By the late 1950s, scientists realize that many metal alloys will become superconductors if cooled to extremely low temperatures — but why that happens remains a mystery. In 1957, however, three American physicists — John Bardeen, Leon Cooper and John Robert Schrieffer — offer the first accepted explanation of the phenomenon, dubbed the BCS theory (from the first letter of each man's last name). They win a Nobel Prize in 1972 for their work.
(The BCS theory is now considered insufficient to fully explain superconductivity.)
Scientists at Westinghouse make the first commercial superconducting wire, an alloy of niobium and titanium.
A graduate student at Cambridge University, Brian D. Josephson, predicts that current will flow between two superconductors even when they are separated by a non-superconductor (or insulator). The phenomenon, now called the Josephson effect, has been successfully used in quantum-mechanical circuitry. He wins the 1973 Nobel Prize in Physics for his discovery.
Two Swiss scientists working for IBM — Alex Müller and Georg Bednorz — make a startling breakthrough when they create a copper-oxide, or cuprate, superconductor.
They concoct a brittle ceramic compound — from lanthanum, barium, copper and oxygen — that smashes a long-standing temperature barrier by superconducting at the highest then-known temperature of 35 K, or minus 397 degrees F. This copper oxide becomes the first so-called "high-temperature" superconductor. It's a puzzling discovery because ceramics don't normally conduct electricity; they're insulators.
Both of the IBM researchers win the Nobel Prize for their work in 1987.
Researchers at the University of Alabama-Huntsville and at the University of Houston tweak the 1986 formula and discover the first material to superconduct at a temperature "warm" enough to use liquid nitrogen (92 K, or minus 294 degrees F) rather than liquid helium. The scientists substitute yttrium for lanthanum and create what's called YBCO (yttrium barium copper oxide).
The importance of this discovery is that YBCO (pronounced "IB-co") can be cooled using liquid nitrogen, a much cheaper refrigerant. In the wake of YBCO's discovery, many new high-temperature superconductors are created.
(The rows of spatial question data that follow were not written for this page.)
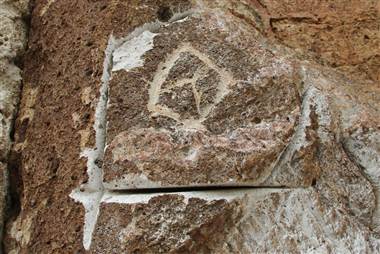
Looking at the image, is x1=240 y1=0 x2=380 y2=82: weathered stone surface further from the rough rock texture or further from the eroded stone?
the rough rock texture

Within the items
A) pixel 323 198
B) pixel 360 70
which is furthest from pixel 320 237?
pixel 360 70

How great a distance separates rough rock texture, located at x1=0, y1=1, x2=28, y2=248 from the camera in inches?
52.2

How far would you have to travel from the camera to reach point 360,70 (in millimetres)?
1321

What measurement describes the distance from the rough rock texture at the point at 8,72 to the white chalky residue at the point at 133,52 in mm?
280

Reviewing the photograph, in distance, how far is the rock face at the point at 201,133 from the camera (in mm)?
1057

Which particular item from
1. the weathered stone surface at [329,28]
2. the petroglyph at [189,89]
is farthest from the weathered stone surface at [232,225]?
the weathered stone surface at [329,28]

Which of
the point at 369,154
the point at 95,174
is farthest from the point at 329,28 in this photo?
the point at 95,174

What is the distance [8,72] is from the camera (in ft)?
4.63

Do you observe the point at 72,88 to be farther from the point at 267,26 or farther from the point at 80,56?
the point at 267,26

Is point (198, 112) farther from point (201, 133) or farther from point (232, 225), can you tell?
point (232, 225)

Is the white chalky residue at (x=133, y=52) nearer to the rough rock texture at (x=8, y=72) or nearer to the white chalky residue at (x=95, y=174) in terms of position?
the white chalky residue at (x=95, y=174)

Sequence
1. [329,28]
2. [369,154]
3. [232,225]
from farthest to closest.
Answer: [329,28] < [369,154] < [232,225]

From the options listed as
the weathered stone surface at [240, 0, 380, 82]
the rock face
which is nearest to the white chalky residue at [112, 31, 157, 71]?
the rock face

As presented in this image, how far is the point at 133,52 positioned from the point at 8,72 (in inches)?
12.9
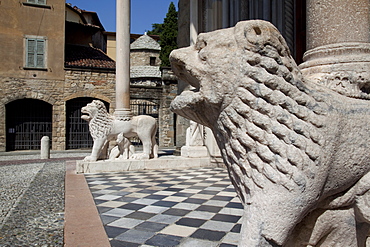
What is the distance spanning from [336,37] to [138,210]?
2.72 m

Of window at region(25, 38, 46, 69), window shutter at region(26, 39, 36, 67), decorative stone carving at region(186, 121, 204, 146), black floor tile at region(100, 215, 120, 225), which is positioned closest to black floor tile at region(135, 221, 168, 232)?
black floor tile at region(100, 215, 120, 225)

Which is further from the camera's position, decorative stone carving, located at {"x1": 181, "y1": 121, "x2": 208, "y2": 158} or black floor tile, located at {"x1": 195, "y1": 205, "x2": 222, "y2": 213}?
decorative stone carving, located at {"x1": 181, "y1": 121, "x2": 208, "y2": 158}

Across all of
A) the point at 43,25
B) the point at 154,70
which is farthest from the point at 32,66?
the point at 154,70

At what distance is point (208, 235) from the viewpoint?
273 centimetres

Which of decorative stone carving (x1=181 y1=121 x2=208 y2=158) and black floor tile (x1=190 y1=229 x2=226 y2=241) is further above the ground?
decorative stone carving (x1=181 y1=121 x2=208 y2=158)

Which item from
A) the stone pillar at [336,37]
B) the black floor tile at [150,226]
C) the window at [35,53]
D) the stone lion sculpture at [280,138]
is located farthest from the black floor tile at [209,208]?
the window at [35,53]

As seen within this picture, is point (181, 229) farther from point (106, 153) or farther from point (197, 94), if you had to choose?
point (106, 153)

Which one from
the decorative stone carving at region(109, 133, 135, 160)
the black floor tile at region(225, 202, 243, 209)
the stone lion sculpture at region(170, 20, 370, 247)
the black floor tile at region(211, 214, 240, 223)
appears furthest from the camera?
the decorative stone carving at region(109, 133, 135, 160)

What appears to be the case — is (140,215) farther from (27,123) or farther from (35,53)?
(35,53)

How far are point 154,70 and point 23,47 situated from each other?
39.8 feet

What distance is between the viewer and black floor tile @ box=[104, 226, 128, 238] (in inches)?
109

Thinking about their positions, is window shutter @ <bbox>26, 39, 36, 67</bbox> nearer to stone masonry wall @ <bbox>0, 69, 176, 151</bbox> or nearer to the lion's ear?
stone masonry wall @ <bbox>0, 69, 176, 151</bbox>

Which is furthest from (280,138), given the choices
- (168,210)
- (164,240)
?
(168,210)

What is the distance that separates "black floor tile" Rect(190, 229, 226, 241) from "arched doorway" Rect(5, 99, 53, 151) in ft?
54.0
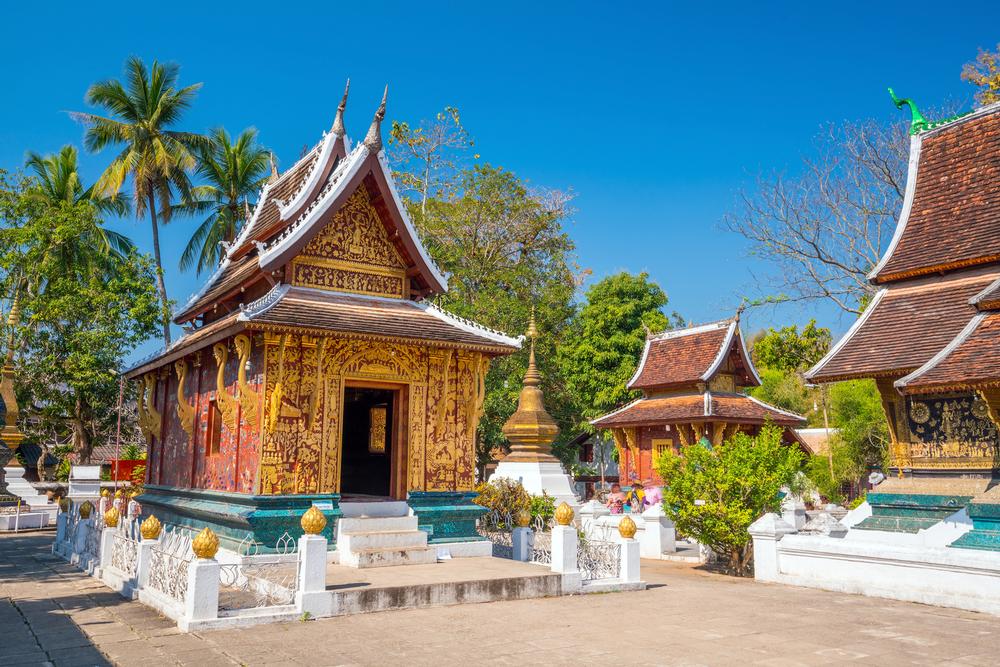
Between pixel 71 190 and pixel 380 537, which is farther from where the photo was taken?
pixel 71 190

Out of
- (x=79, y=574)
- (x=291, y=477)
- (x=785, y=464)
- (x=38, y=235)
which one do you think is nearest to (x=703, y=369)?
(x=785, y=464)

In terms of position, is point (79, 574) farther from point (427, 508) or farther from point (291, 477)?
point (427, 508)

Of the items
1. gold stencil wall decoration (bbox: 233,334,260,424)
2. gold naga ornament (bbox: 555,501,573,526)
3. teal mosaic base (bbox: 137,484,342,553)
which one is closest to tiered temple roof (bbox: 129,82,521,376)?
gold stencil wall decoration (bbox: 233,334,260,424)

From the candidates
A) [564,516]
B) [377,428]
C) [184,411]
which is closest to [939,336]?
[564,516]

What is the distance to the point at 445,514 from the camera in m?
11.9

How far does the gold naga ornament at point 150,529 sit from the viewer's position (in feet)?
29.7

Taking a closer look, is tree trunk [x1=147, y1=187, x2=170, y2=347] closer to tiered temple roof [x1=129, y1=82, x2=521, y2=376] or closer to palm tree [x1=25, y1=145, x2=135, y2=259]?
palm tree [x1=25, y1=145, x2=135, y2=259]

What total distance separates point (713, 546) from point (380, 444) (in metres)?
6.46

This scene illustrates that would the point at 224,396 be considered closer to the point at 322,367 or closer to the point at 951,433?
the point at 322,367

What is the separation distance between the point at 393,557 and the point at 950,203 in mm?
11619

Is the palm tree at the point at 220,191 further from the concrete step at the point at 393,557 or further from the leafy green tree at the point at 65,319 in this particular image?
the concrete step at the point at 393,557

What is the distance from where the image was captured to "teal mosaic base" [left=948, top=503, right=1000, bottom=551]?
34.4ft

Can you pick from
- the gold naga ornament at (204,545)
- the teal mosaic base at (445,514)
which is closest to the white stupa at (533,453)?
the teal mosaic base at (445,514)

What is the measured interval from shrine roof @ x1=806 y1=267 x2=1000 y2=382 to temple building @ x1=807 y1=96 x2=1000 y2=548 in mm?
19
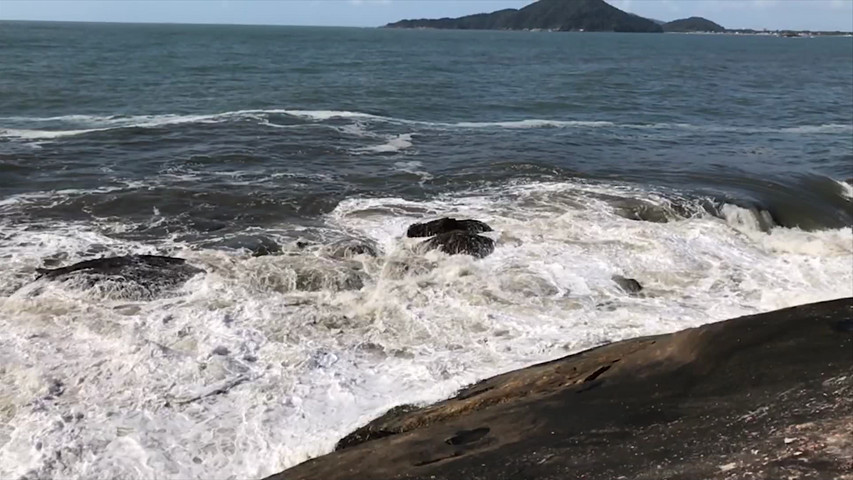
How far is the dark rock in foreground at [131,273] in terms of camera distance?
11.5m

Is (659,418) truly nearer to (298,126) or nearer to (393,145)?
(393,145)

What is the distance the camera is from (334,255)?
1395 cm

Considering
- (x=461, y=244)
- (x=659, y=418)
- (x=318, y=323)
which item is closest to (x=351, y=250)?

Japanese scientist Hideo Hosono and coworkers at the Tokyo Institute of Technology discover a new class of materials known as iron-based or pnictide (pronounced NICK- tide) superconductors.
Hosono creates an iron-arsenic mix that superconducts at 26 K or minus 412 degrees F. In the wake of his discovery, scientists quickly uncover compounds that work at 55 K, or minus 361 degrees F.
Most importantly, Hosono's discovery means researchers now have two high-temperature superconductors to work with and compare: the cuprates and the pnictides.
Today, some scientists maintain that there is one common factor underlying all high-temperature superconductivity, while others contend that there's probably more than one way to superconduct at high temperatures.
Only time, and more laboratory investigations, will tell.